Cet ouvrage a été composé et imprimé en France par les

Éditions La Grande Vague

Site : www.editions-lagrandevague.fr

3 Allée des Coteaux, 64340 Boucau

Tous droits de reproduction, d’adaptation et de traduction intégrale ou partielle réservés pour tous pays.

ISBN broché : 978-2-38460-024-3

ISBN numérique : 978-2-38460-025-0

Loi N°49-956 du 16 Juillet 1949 sur les publications destinées à la jeunesse.

Dépôt légal : Mai 2022

Les Éditions La Grande Vague, 2022

Toute ressemblance avec des personnages fictifs, des personnes ou évènements existants ou ayant existé est purement fortuite.

À Valériane, la véritable

À Eléanore et Christophe, mes filleuls

Et à tous ceux qui un jour ont dû affronter leurs brutus…

Le casier au fond du couloir

 « Où l’histoire de Gaston qui perça le secret du placard à balais » 

Au collège de la Verte-Coste, lecteur bien-aimé

D’un murmure à l’oreille, se raconte un secret

L’histoire de Gaston un garçon harcelé

Qui découvrit le mystère du fond de son casier…

Installe-toi confortablement, ami lecteur,

Car il est temps pour toi, il est l’heure

D’entendre l’histoire folle des malheurs

D’Erec et de Gaston sans peur !

Chapitre I

« Où Gaston fait une entrée fracassante »

Le dernier soleil d’août se couchait sur la petite ville de Mauriette-en-Bourg.
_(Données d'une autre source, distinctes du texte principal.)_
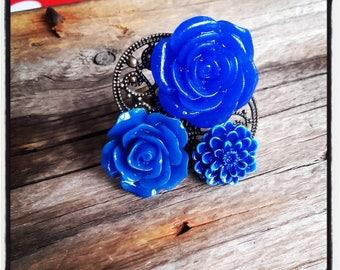 Ring bronze cabochon blue flower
Gaston regardait l’astre rouge s’enfoncer derrière l’horizon.

Plus le ciel s’assombrissait, plus le nœud dans le ventre de Gaston se serrait. Il avait d’abord cru sentir une brique tomber sur son estomac, mais c’était maintenant un mur complet qui pesait sur tout son intérieur.

Il faut bien dire, cher lecteur, que Gaston savait que lorsque le soleil reviendrait, il devrait faire sa rentrée, sa toute première rentrée au Collège de la Verte-Coste et cela ne constituait pas vraiment une perspective réjouissante…

Bien sûr tous les élèves appréhendent leur rentrée en sixième, mais pour Gaston, cette journée prenait une dimension spéciale, une dimension affreusement spéciale presque une torture et il regrettait déjà les longues journées d’été passées au côté de sa Mamita. Certes, c’étaient de longues et ennuyeuses journées d’été dont l’énorme et très ancienne pendule du salon, ornée d’un grand héron, égrenait les heures toutes pareilles les unes aux autres auprès de sa vieille Mamita qui voyait si mal qu’elle devait tout regarder avec une loupe, mais cela valait mieux que l’agitation de l’école.

Il faut dire encore, cher lecteur, que Gaston n’était pas le genre d’élève qu’on remarquait beaucoup. Si ses résultats n’étaient pas spécialement mauvais, ils n’étaient pas non plus très bons, ce qui ne lui valait aucune attention particulière de ses maîtres et maîtresses. Gaston n’était pas non plus un grand sportif, ni un bagarreur ou un grand rigolo, ce qui ne l’avait pas vraiment aidé à se faire des amis, bien au contraire. C’était surtout sa tignasse rousse qui le distinguait des autres et qui lui avait valu tout un tas de surnoms farfelus.

En un mot, cher lecteur, Gaston était un peu différent du commun des élèves de son école, parce qu’il était roux, parce qu’il n’avait pas de télévision chez lui, qu’il ne connaissait pas « secret story », parce qu’il n’avait pas de parent, mais une Mamita dans une maison isolée sur la colline, parce que Gaston n’aimait pas faire de bruit et surtout, surtout parce que Gaston était bègue.

Oui, bègue, attentif lecteur, co…co…comme dans bég…bégayer, dirait Gaston. Et tout ceci faisait que Gaston n’aimait pas, mais alors pas du tout, pas du tout du tout parler.

Voilà pourquoi le jeune garçon aux cheveux roux regardait avec un œil humide et désespéré le soleil se coucher.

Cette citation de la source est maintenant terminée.